Be prepared for taking action!

1. Thou shalt acknowledge oneself for being responsible
You have made a wise and sound decision and have chosen to take responsibility for you and your family, and to be prepared in the event of unforeseen circumstances. Be encouraged to continue this process with diligence, motivation, and discernment.

2. Thou shalt have the proper attitude
Yes – attitude is a decision – your attitude during a traumatic event or disaster is essential for survival – attitude is everything – emotional and spiritual. Your attitude determines and establishes your thoughts, mind-set and beliefs.

3. Thou shalt embrace critical thinking
There is more to preparing for emergencies than the physical “stuff” you surround yourself with.
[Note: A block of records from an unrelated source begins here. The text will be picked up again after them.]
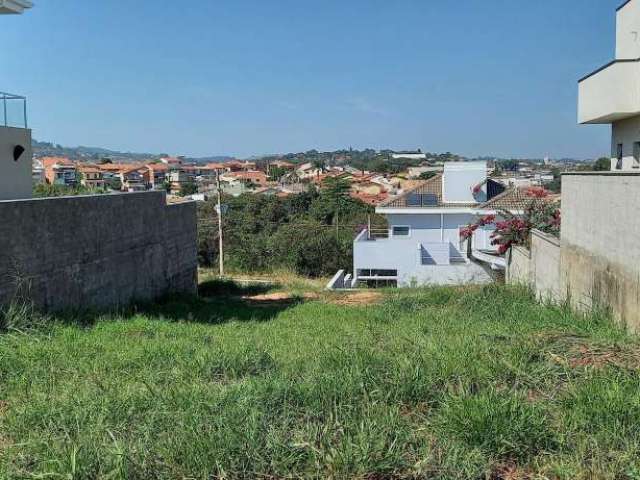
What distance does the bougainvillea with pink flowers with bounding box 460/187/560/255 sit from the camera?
16.9 metres

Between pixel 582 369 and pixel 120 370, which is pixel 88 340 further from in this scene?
pixel 582 369

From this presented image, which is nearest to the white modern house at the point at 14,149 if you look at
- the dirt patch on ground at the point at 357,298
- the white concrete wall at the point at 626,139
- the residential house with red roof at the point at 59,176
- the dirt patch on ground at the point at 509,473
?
the dirt patch on ground at the point at 357,298

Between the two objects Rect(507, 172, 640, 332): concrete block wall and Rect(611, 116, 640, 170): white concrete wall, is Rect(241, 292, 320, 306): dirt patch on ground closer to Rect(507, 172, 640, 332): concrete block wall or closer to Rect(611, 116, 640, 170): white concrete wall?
Rect(507, 172, 640, 332): concrete block wall

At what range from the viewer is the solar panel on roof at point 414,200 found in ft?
108

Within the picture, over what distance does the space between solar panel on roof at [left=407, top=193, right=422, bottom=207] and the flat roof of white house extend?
20.5 meters

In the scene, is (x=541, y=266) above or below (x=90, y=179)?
below

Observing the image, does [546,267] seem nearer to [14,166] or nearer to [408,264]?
[14,166]

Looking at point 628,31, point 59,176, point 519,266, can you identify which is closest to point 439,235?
point 519,266

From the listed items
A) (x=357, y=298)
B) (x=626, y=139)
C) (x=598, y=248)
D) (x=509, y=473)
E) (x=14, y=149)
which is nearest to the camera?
(x=509, y=473)

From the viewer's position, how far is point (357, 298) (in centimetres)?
1742

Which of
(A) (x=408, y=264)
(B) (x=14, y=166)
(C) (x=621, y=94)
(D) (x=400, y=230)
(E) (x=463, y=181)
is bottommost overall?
(A) (x=408, y=264)

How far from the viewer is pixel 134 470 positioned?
3717mm

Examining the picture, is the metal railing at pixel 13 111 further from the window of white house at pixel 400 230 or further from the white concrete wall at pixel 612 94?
the window of white house at pixel 400 230

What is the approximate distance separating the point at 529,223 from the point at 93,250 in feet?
37.5
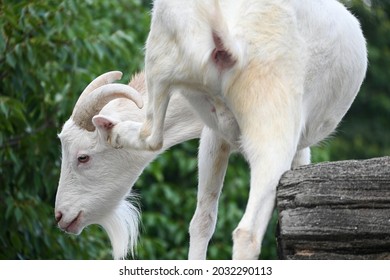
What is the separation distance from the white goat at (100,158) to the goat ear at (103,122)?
0.13 metres

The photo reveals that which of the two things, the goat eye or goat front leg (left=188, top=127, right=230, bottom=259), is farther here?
the goat eye

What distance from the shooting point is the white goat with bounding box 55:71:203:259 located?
600cm

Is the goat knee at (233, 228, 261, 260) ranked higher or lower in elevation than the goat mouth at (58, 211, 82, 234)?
higher

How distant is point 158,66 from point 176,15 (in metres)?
0.27

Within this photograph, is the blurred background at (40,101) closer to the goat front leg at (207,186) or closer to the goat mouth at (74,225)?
the goat mouth at (74,225)

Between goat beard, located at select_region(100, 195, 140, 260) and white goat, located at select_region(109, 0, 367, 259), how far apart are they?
139cm

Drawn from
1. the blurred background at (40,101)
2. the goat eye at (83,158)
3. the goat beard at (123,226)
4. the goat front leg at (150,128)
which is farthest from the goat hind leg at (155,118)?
the blurred background at (40,101)

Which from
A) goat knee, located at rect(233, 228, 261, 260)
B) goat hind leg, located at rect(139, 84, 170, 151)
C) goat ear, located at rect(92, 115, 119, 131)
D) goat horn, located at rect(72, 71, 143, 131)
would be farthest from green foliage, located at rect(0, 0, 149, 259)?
goat knee, located at rect(233, 228, 261, 260)

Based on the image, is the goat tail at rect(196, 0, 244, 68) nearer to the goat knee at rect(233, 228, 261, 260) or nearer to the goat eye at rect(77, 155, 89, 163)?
the goat knee at rect(233, 228, 261, 260)

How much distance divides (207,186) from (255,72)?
1.29 m

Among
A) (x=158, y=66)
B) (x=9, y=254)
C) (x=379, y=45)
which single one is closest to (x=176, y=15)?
(x=158, y=66)

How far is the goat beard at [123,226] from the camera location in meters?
6.52

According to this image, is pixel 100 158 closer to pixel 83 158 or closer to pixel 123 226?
pixel 83 158

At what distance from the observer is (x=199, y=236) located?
581 centimetres
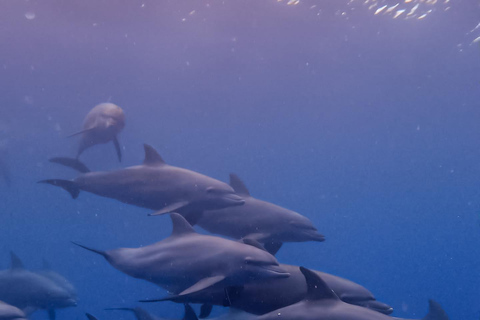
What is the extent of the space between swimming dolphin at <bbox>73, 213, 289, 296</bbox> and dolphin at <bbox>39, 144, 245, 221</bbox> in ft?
3.40

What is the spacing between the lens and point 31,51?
27.6 m

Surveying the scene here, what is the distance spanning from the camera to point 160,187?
691cm

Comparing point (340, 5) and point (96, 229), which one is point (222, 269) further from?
point (96, 229)

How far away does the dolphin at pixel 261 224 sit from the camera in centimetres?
754

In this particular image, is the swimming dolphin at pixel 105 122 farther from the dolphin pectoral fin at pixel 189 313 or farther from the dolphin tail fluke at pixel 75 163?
the dolphin pectoral fin at pixel 189 313

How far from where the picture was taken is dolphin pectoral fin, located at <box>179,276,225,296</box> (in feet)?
15.1

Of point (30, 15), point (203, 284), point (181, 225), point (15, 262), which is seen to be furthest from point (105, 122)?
point (30, 15)

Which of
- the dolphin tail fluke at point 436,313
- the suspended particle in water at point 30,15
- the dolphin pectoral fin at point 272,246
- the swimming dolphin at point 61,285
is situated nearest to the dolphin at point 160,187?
the dolphin pectoral fin at point 272,246

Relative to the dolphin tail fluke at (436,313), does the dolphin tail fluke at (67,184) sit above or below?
above

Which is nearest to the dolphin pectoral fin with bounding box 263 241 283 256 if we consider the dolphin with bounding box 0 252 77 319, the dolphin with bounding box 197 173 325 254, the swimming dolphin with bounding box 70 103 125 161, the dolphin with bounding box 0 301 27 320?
the dolphin with bounding box 197 173 325 254

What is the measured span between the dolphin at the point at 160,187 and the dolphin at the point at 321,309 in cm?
265

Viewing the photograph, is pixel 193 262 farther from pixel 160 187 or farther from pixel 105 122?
pixel 105 122

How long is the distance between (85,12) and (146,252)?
2018 cm

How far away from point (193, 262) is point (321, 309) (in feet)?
5.77
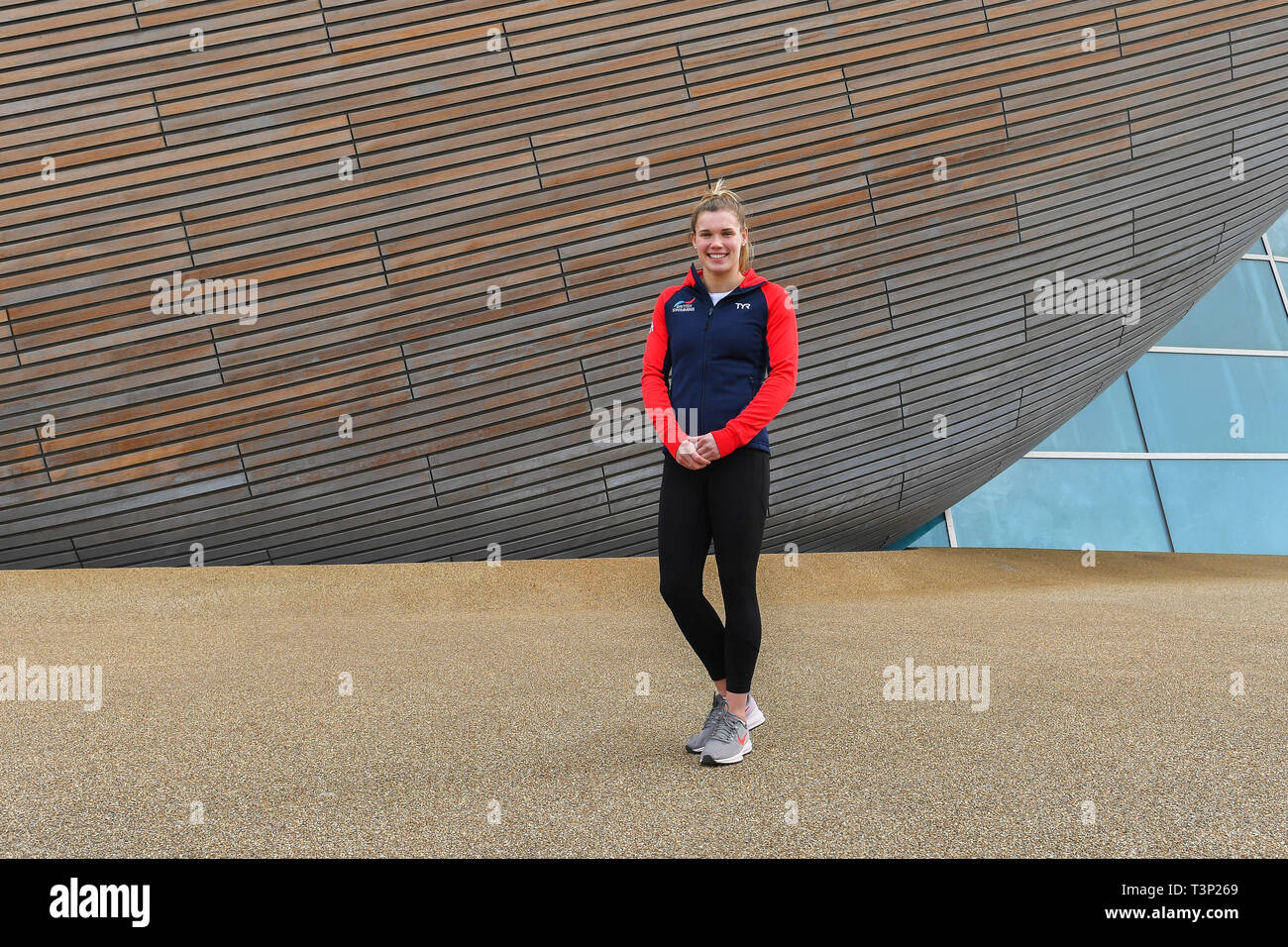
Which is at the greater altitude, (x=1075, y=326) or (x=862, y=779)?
(x=1075, y=326)

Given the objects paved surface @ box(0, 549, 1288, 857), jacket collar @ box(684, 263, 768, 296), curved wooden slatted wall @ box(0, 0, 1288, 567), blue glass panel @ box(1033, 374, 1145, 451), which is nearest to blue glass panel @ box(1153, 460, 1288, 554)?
blue glass panel @ box(1033, 374, 1145, 451)

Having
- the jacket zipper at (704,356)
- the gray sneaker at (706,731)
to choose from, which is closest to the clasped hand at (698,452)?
the jacket zipper at (704,356)

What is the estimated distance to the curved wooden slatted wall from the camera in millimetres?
6059

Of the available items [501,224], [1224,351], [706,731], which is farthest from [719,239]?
[1224,351]

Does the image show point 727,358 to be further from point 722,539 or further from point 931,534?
point 931,534

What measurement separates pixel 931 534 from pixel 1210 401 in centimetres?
483

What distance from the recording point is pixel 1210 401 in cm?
1203

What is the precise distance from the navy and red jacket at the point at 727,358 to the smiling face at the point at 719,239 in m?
0.09

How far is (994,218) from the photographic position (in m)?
7.14

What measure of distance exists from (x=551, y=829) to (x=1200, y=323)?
43.3 ft

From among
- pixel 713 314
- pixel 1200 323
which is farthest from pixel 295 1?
pixel 1200 323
Evaluating, understanding and acknowledging all aspects of the planning process is essential for a proper and complete preparedness program.

4. Thou shalt not be deceived
In my 36 years in this industry and 42 years of related studies I have not seen more mis and dis information, deliberate deceit and blatant ignorance relating to matters of preparedness, end times prophesy, interpretation of world events, economic reality and the value and meaning of freedom.

5. Thou shalt read and study
Continue doing research and evaluation – Write down and complete any lists, inventories, important points, insights you have received, or anything else suggested or inferred in the articles that will help in your preparedness planning – Discuss and request feedback about your plans and supplies with others, as you feel appropriate – friends, experts, suppliers.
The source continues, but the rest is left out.